The survey, directed by New Wave Research among 500 respondents who constitute a representative sample of the adult Jewish population in Israel, revealed that 42% of the country's Jewish public believe that rabbis worsen the Israeli-Palestinian conflict, compared to 14% who think they moderate it and 29% who say rabbis have no influence.
The poll also showed that the more religious the public, the more positive its stand towards rabbis as moderators: Thirty-five percent of the ultra-Orthodox public see the rabbis as reconcilers, compared to only 6.7% of seculars.
On the other hand, 63% of seculars see rabbis as an element worsening the conflict, compared to 5% of haredim.

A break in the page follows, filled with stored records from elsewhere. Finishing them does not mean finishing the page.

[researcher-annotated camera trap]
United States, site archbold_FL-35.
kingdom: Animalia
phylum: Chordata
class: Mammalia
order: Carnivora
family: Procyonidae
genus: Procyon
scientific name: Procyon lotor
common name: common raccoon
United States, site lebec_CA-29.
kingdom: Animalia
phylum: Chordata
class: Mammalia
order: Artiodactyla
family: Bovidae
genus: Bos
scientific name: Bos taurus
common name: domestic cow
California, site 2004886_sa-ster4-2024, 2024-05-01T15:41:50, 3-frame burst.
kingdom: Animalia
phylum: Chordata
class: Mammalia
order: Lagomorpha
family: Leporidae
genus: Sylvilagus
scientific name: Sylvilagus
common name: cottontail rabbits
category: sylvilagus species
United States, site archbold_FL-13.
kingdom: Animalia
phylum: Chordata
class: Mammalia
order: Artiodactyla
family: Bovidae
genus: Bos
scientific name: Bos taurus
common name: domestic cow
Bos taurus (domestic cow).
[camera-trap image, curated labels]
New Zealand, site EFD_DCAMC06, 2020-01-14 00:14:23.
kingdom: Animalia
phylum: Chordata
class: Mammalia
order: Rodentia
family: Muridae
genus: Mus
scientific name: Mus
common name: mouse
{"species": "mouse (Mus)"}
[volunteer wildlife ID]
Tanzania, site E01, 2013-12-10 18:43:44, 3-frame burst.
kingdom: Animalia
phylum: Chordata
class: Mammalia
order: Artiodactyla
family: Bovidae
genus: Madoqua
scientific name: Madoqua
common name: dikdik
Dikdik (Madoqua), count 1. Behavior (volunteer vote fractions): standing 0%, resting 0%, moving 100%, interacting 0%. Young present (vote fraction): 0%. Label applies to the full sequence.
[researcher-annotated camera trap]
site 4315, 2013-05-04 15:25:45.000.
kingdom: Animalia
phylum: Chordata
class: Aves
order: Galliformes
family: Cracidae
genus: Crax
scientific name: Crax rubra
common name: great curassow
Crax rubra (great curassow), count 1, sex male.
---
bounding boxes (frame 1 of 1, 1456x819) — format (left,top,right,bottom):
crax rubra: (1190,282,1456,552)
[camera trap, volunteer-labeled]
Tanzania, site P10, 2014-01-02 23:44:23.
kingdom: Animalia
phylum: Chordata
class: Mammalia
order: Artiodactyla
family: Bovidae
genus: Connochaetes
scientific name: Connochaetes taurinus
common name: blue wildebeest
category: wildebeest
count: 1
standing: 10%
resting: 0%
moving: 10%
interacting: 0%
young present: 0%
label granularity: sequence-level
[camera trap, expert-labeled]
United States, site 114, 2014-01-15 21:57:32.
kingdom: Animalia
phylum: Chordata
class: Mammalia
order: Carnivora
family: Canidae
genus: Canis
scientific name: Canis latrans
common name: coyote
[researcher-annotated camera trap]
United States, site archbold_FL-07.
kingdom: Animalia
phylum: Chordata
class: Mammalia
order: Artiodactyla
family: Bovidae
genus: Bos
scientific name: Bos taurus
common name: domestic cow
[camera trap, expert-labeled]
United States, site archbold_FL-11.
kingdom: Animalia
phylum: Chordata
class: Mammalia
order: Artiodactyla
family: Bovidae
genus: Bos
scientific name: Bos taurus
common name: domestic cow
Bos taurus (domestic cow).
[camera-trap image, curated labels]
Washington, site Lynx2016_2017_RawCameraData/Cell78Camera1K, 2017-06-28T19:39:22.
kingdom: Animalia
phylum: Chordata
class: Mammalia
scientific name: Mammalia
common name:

A similar picture was found in a discussion of religion's role in Jewish-Arab relations within Israel. Forty-five percent of the Jewish public in Israel think religion pushes Jews and Arabs apart, 6% think it bridges between the groups and 38% believe it has no influence whatsoever.
Seculars' negative stance
"The conference's goal is to hold a public discourse on religion's place in the Jewish-Palestinian conflict, and the fabric of relations between Jews and Arabs in Israel," explained Prof. Itzchak Weismann, head of the Jewish-Arab Center and a lecturer at the Department of Middle Eastern History.
"The survey reveals that the secular public in Israel has very negative stances in regards to religion's role in Jewish-Arab relations in Israel.